When I pulled it out of the box for a Saturday afternoon testing session, I realized how huge it is. At about five cubic feet, it easily became the largest countertop appliance in my kitchen, dwarfing my microwave. But hey, turkeys aren't tiny!
Setup is pretty easy. I filled the bottom of the oil container up with about five liters of oil (about a third as much as in a good-sized traditional turkey fryer), plugged it in, and twisted the knob to set the temperature. While the oil heated, I prepped my turkey, primarily by making sure it was patted dry and had no residual frozen bits lurking in the cavity, either of which will cause a frothing storm of oil bubbles. Working over a sheet pan, I set the turkey on the spit, which has a built-on basket to keep the legs and wings from flopping around, and fed it through the labyrinth and into the oil.
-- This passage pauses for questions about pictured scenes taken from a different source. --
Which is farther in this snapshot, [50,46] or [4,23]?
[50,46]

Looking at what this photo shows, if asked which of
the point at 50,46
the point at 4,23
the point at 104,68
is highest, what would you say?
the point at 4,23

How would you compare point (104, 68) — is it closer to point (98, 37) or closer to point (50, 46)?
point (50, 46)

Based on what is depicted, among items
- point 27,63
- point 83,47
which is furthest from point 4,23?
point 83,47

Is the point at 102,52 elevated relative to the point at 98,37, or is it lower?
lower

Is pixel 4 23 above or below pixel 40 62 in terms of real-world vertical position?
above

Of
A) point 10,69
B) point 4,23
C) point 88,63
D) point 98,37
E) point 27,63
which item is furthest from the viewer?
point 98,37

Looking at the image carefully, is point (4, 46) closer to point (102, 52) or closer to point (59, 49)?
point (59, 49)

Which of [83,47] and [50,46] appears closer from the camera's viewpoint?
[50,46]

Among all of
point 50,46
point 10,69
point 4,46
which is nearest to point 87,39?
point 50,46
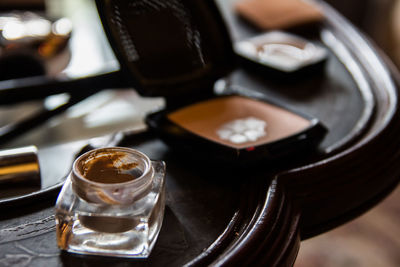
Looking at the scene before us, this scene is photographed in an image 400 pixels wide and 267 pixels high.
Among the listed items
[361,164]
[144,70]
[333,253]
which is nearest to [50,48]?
[144,70]

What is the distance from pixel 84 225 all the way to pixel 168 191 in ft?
0.35

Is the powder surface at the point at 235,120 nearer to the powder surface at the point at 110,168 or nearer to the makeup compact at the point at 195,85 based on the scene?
the makeup compact at the point at 195,85

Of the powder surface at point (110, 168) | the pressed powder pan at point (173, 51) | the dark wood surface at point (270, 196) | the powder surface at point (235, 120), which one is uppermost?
the pressed powder pan at point (173, 51)

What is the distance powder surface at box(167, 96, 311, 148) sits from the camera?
1.65ft

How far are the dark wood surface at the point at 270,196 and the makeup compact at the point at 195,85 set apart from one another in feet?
0.08

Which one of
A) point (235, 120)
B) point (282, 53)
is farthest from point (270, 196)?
point (282, 53)

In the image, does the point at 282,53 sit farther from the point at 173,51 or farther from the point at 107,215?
the point at 107,215

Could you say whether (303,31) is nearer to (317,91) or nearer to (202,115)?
(317,91)

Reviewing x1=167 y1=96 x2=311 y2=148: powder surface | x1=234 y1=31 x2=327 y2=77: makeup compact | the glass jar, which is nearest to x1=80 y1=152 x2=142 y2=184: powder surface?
the glass jar

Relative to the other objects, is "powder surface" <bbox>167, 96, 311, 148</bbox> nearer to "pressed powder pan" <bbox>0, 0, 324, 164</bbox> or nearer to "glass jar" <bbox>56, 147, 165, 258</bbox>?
"pressed powder pan" <bbox>0, 0, 324, 164</bbox>

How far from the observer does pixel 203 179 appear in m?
0.49

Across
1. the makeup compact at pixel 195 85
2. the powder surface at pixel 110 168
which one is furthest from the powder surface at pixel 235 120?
the powder surface at pixel 110 168

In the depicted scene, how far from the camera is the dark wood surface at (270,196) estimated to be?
389 mm

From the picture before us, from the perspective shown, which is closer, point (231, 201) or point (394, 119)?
point (231, 201)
I cringed needlessly, then flipped the rotisserie switch and walked away.
And that, right there, might be the Cuisinart fried turkey's greatest feat: Once it's in the oil, you don't need to do anything for the hour or hour and a half until it's done, at which point you just turn off the rotisserie for a moment and check the temperature at the breast and thigh. This is considerably easier than in a traditional fryer, where one member of a couple might lift the bird out of the oil and hold it in the air (often directly over the hot oil) while the other takes the temperature.
The really good news: my turkey came out great. With a purpose-built machine like the Cuisinart, I'd be disappointed if it didn't, but this was a crowd-pleaser—a nice, juicy bird with crispy skin. It also cooked up in less than an hour and a half, easily twice as fast as oven-roasting.
However, this is the part where we run into all sorts of freighted preconceptions and thoughts about deep-fried turkey's superiority and, you know, Thanksgiving. While deep frying makes a great bird—and again, mine was very good!—it is by no means the best turkey I've ever had. I'm a fan of a dry brine and wet roast methods, but any well-made oven bird can go toe-to-toe with a deep-fried turkey. My secret theory is that the biggest fans of the deep-fried method may never have had a great oven-roasted turkey.
I tested that theory on Boston Globe food writer Devra First, who has written about deep-fried turkeys. While she didn't disagree, she also brought up a good point: "Frying turkeys appeals more to the tinkerer/experimenter/hobbyist/special event cook," she says. And hey, if that gets more people cooking, then bravo! Tinker away!
It's also going to transform the lovely smell of a roast bird into a generic fried-food smell, which will permeate your house long after your Thanksgiving guests leave. Two days after I fried my bird, my bath towel smelled like fry oil. What I realized in further testing is that due to its size and that smell, the electric Cuisinart fryer might be best stored and used in the garage. If, like me, you live in a smaller place, it might not be for you at all.